Pour faire pression, l’Assemblée décida ensuite d’empêcher le conseil de s’immiscer dans l’affectation du dernier tiers du revenu, qu’elle-même administrait, tant qu’elle n’aurait pas la mainmise sur le revenu permanent. En conséquence, elle ne lui donna pas l’occasion de délibérer séparément de chacun des postes inscrits au projet de loi qui portait affectation de crédits, dans lequel elle précisait à quoi elle consacrerait le revenu. Le conseil adopta le projet à contrecœur mais envoya à l’Assemblée une résolution : dans l’avenir, il refuserait de sanctionner tout projet de loi portant affectation de crédits dont les postes ne lui auraient pas été « soumis auparavant par la chambre d’Assemblée sous forme de résolutions distinctes [...] et n’aur[aient] pas tous été entérinés » par lui. Sur ce, le débat cessa pendant quelque temps. Ready prorogea le Parlement le 27 octobre 1825 puis s’embarqua pour l’Angleterre le 10 décembre afin de régler des questions familiales ; sa femme était morte là-bas en mars. C’est George Wright qui administra la colonie en son absence.
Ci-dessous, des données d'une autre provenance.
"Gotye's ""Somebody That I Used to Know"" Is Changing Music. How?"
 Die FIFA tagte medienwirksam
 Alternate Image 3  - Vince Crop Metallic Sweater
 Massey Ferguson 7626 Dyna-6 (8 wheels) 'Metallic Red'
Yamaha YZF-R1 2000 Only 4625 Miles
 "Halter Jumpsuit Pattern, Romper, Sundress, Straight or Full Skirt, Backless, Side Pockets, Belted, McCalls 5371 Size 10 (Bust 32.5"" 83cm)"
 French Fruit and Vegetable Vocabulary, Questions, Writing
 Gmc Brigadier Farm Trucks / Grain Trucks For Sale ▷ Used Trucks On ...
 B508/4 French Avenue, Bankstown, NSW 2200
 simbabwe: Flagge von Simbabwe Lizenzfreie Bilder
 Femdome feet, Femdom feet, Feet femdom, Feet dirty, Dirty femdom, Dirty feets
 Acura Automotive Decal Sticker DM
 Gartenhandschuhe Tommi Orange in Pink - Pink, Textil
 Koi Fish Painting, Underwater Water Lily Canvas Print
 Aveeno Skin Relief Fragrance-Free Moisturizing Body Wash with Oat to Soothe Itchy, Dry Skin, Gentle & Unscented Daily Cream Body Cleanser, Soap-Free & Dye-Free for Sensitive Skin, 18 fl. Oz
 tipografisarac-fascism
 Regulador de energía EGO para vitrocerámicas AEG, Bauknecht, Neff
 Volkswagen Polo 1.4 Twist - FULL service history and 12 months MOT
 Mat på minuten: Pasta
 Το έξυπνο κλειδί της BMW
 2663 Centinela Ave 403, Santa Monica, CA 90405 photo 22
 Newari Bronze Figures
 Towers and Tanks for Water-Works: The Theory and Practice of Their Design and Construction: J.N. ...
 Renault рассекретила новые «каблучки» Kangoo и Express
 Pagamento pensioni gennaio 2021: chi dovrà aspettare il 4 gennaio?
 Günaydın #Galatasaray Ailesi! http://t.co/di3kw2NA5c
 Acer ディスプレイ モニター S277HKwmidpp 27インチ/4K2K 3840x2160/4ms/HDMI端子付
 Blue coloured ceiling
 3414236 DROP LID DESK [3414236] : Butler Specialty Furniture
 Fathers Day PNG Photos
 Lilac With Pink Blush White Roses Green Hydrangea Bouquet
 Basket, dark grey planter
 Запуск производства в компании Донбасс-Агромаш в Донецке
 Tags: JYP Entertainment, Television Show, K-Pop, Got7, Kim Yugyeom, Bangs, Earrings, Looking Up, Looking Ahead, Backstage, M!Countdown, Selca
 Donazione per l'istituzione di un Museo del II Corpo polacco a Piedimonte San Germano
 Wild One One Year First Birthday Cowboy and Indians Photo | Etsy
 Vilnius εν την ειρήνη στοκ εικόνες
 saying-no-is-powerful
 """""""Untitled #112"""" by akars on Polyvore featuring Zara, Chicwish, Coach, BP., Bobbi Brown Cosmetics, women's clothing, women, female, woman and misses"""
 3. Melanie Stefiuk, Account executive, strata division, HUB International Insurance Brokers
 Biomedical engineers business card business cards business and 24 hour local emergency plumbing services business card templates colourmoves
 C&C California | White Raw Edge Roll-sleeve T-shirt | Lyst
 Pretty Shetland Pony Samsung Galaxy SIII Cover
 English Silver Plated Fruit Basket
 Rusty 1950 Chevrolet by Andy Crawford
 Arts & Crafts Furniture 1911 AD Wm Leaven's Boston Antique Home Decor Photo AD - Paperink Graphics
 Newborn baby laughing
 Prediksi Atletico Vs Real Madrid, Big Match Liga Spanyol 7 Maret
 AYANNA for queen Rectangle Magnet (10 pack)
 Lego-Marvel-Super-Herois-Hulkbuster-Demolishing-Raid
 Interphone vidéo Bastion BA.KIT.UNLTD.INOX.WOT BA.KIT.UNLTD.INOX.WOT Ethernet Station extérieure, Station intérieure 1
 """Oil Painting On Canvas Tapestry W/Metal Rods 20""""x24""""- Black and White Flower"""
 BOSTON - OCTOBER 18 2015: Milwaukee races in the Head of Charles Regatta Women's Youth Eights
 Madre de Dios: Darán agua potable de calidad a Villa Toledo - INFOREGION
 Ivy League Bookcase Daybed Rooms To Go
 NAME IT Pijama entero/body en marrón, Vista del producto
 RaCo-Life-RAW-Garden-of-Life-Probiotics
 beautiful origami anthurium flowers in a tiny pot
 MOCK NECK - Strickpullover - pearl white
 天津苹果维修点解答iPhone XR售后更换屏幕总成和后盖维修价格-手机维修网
Tout comme Stewart, lui aussi en visite en Angleterre, et l’ancien lieutenant-gouverneur Smith, Ready comparut devant un comité de la chambre des Communes sur l’immigration dans les colonies de l’Amérique du Nord britannique et on le présenta à la cour. Il rentra à l’Île-du-Prince-Édouard le 10 décembre 1826 en compagnie de ses deux filles, dont l’une mourut quelques mois plus tard. Au printemps, il apprit que son fils aîné était mort en Angleterre au mois de janvier.
Comme l’Assemblée n’avait pas encore eu l’occasion de réagir à la résolution qu’avait adoptée le conseil en octobre 1825, elle s’empressa, à l’ouverture de la session, le 20 mars 1827, de lui rappeler que les projets de loi de finances étaient de son ressort à elle et qu’il n’avait pas le droit de les amender. À la fin de la session, elle inclut une clause d’affectation dans chacun de ces projets de loi afin d’obliger le conseil à « les adopter ou les rejeter en bloc ». Le conseil approuva certains des projets et en refusa d’autres, ce qui engendra un déficit. Le Parlement fut prorogé le 7 mai 1827 sans qu’on n’ait adopté aucun projet de loi de finances.
Ready écrivit à Bathurst pour lui demander des instructions et lui fit part de sa sympathie pour l’Assemblée qui, disait-il, ne faisait qu’observer « l’usage invariable [... suivi] depuis l’époque de la première session ». En outre, si les conseillers de la Nouvelle-Écosse, capables et respectés, avaient « voix au chapitre au moment de l’affectation des crédits », Ready ne prêtait pas autant de compétence et d’intégrité aux conseillers de l’île et doutait qu’il soit sage de leur donner « le droit d’intervenir dans l’affectation du revenu additionnel qui [pouvait] être perçu (d’autant plus que la gestion du revenu permanent relev[ait] exclusivement du gouverneur et du conseil) ».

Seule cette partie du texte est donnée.